ABD ve Rusya’nın güya savaşı bitirmek için yaptıkları görüşmelerde Ukrayna masada yok, çünkü bizatihi menüde yer alıyor.
AVRUPA
AB’nin Rusya’ya kurmaya çalıştığı tuzak elinde patladı. Rusya Avrupa içlerine doğru korkutucu bir hamleyle ilerleme başlattı. Bu durum Avrupa’nın güvenlik kaygılarını hat safhaya çıkardı. Rusya’yı kuşatmak ve zayıflatmak isteyen Avrupa, Rus işgalinin korkulu rüyasını yaşamaya başladı.
Öte yandan Avrupa’nın savunmada ne kadar yetersiz ve Amerika’ya bağımlı olduğu ortaya çıktı. Savunmasının Amerika’nın insafında olduğunu yaşayarak gören Avrupa ise bu durumu değiştirmek için silahlanma projesi başlattı. 2030’a kadar 800 milyar Euro harcamayla savunmasını güçlendirmeye çalışacak. Bu arada Türkiye gibi ülkelerden de silah ve savunma sistemleri tedariki için kapı açılmış oldu. Şimdiden İtalya, ispanya, Portekiz gibi ülkeler, Türk savunma sanayi ürünlerini satın almak için görüşmelere başlamış durumdalar.
ÇİN
Çin olabildiğince gelişmelerin dışında kalmaya çalışıyor, askeri güç kullanarak ya da Amerika’yla nüfuz mücadelesine girerek yıpranmak istemiyor. Ekonomik büyüme ve kalkınmasını hızla sürdürmeye odaklanmış durumda. Bu arada kendi bölgesinde hegemonik hamlelerini aralıksız sürdürüyor.
TÜRKİYE
Türkiye’nin savaşın başından beri aldığı pozisyon -pek çok mecrada yanlış değerlendirildiği şekliyle- tarafsızlık değildir.

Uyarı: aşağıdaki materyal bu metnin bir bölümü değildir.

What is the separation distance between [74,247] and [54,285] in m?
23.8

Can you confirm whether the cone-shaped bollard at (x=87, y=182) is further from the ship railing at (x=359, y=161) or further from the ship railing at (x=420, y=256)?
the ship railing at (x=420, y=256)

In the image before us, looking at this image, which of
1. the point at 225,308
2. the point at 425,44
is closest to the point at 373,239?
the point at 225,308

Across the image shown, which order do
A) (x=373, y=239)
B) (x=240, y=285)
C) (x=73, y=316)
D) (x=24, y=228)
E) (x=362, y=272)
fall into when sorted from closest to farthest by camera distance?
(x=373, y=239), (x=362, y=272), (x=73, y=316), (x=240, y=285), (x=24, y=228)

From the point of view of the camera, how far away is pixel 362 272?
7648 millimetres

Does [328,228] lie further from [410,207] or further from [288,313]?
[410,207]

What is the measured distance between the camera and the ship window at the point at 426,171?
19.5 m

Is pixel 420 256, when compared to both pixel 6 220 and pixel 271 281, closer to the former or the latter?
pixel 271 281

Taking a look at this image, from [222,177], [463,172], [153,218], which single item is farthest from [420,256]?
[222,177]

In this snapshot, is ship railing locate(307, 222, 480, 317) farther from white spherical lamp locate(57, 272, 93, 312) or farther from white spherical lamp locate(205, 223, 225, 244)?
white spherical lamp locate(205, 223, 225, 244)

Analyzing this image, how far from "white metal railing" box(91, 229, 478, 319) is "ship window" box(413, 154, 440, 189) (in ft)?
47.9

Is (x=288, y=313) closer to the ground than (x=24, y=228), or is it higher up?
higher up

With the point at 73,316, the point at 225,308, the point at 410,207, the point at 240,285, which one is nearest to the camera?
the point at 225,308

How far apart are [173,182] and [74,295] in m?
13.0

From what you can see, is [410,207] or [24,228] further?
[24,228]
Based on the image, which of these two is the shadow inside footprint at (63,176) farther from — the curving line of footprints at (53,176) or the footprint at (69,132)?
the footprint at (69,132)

Türkiye Ukrayna’nın toprak bütünlüğünün korunması gerektiğini, ülkenin işgalini ve kırımın ilhakını kabul etmediğini baştan bu yana ilan etmiş ve savaş süresince Ukrayna’ya başta siha olmak üzere istediği savunma silahlarını vermekten geri durmamıştır.
Öte yandan Türkiye Rusya’ya uygulanan uluslararası ambargoya da katılmayarak kendine has duruşunu ihdas etmiştir.
Esasen Türkiye Rusya’nın Ukrayna’ya olan saldırılarını haksız olarak nitelerken, Rusya’ya uygulanan ambargoları da yine haksız bulmuş ve katılmamıştır. Türkiye’nin asıl karşı olduğu şey her düzeydeki haksızlıktır.
Bununla birlikte Türkiye her iki ülkeyle de konuşabilen tek ülke olmuş, bu sayede olası bir tahıl krizini önlemiş, İstanbul ve Antalya’da çok kere barış masası kurabilmiş bir ülkedir.
Tüm bunlar, Türkiye’yi bölgede istikrarlı ve güven duyulan bir ülke konumuna getirmiş ve bölgesel bir aktör olarak ön plana çıkarmıştır.